Using KOH in methanol will not hydrolyze the ester to the acid, you're creating conditions to make the methyl ester again.  You need to use a different solvent.

Aqueous NaOH or KOH solutions will work in the hydrolysis.  Tracking the reaction can be tricky and depends on what tools are available to you.  If you have LC/MS, that's probably the easiest.  After the reaction is done, acidify the aqueous phase to pH 1 and extract several times (5-10 times or more) with ethyl acetate to get your amino acid.

Offline fledarmus

  • Chemist
  • Sr.
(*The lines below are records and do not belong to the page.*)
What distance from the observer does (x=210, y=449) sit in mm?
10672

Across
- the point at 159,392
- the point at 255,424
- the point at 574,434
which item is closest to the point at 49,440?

Member
  • *
  • Posts: 1675
  • Mole Snacks: +203/-28
Re: How to retrieve glycine from methanol?
« Reply #2 on: March 16, 2012, 07:55:12 AM »
KOH in methanol will hydrolyze the glycine. -OH is a better nucleophile than -OEt, and once it is attached, it is deprotonated by the base and no longer undergoes substitution. I don't believe you can make esters with hydroxide bases in any solvent system.

Also, although the extraction would work with most simple carboxylic acids, I don't believe you would be able to extract your glycine from an acid solution using ethyl acetate. Glycine is an amino acid, and at pH 1 that amine would be fully protonated.

You could try adding HCl in either methanol or dioxane to your solution, calculated to just neutralize the KOH that you started with. The solubility of KCl in methanol is much less than the solubility of KOH in methanol, and most of it should precipitate. The when you strip down the methanol, you would be left with glycine contaminated with a small amount of KCl.

Is there a particular reason for carrying out this transformation? It seems like a lot of work to prepare something that is cheap and readily available.